# Burton AK Yeti Glove



## Glade Ripper (Nov 12, 2008)

Burton AK Yeti Glove - Men's from Backcountry.com

I was looking at these gloves and was wondering what other people thought. If anyone has them or knows someone who does are they worth the money? I want a shorter glove so I can put my jacket sleeve over my gloves and also want a glove that I can do things in as well rather than having to take off my gloves to grab anything. Any info or advice would be great. Currently I just have a pair of burton gloves


----------



## Flick Montana (Jul 9, 2007)

Wow! $130 gloves. I never bought new gloves, I've always just used my $40 pair from Dick's. For that kind of money, they better keep your hands warm. And give them a fresh pine scent.


----------



## Vlaze (Nov 12, 2008)

And they better be able to do Iron Man's repulsor blast.


----------



## jmacphee9 (Nov 11, 2008)

Vlaze said:


> And they better be able to do Iron Man's repulsor blast.

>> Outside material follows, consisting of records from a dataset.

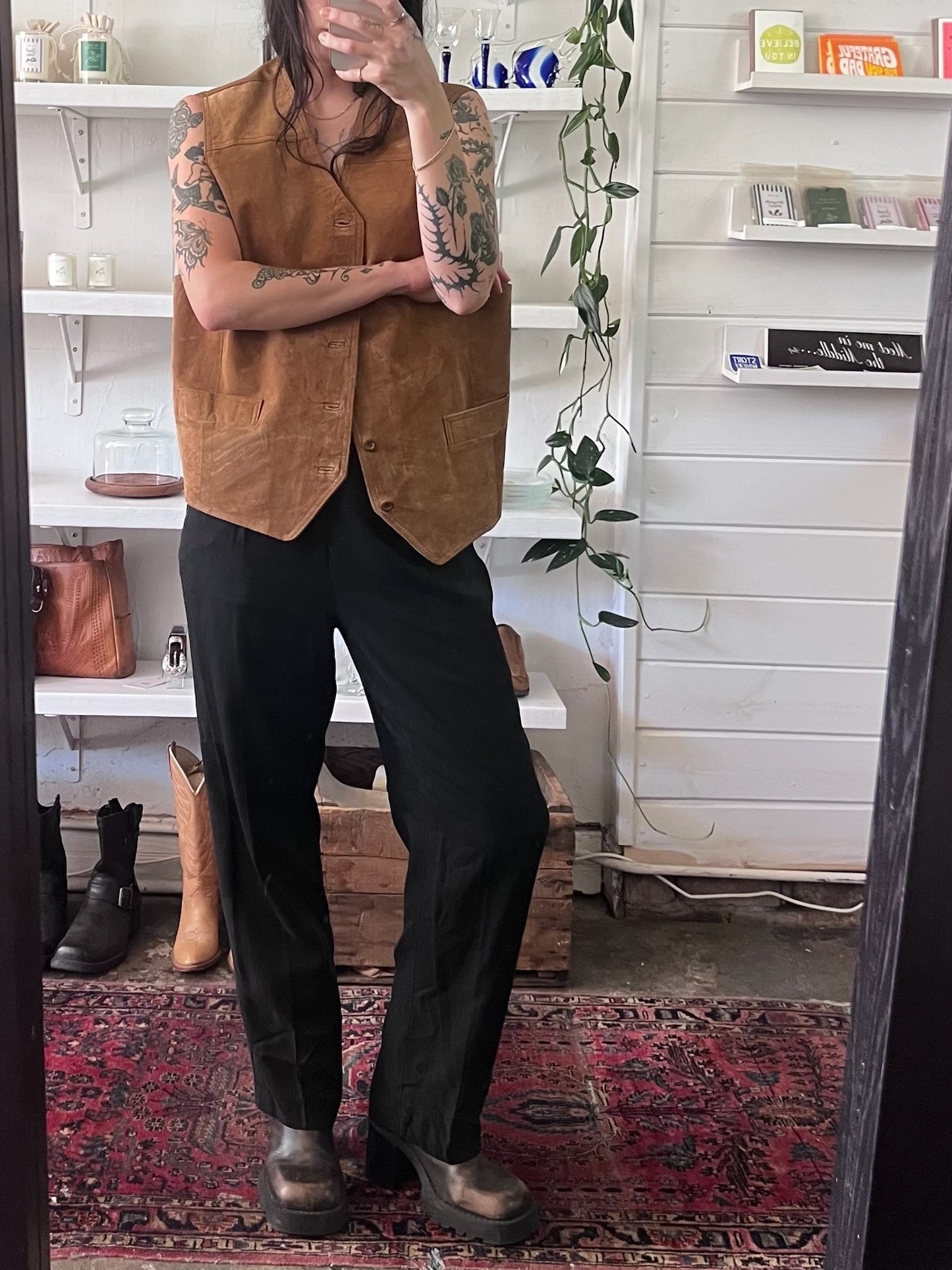Vintage Rustic Suede Vest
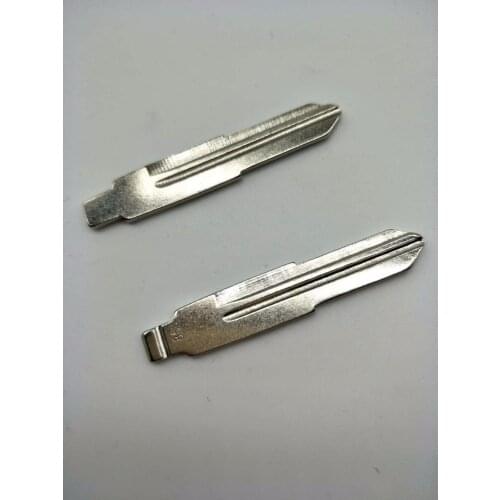 10Pcs/lot Best Metal Blank Uncut Flip Remote Key Blade Type NO.85 for CHERY Original Blade M11
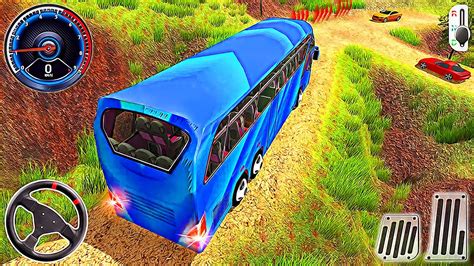 Uphill Offroad Bus Driving Game Mountain Bus Drive Simulator D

130$!!!!!!!!!1!1!1!!!!!!!!!!1!11!11!1!!!!!! damn they better pull effortless grabs for you


----------



## X1n54n3x (Sep 28, 2007)

130, they better give blowjobs on demand


----------



## Flick Montana (Jul 9, 2007)

X1n54n3x said:


> 130, they better give blowjobs on demand


Technically, it would be a hand job. Not quite as good. Especially if they have rubber grip...


----------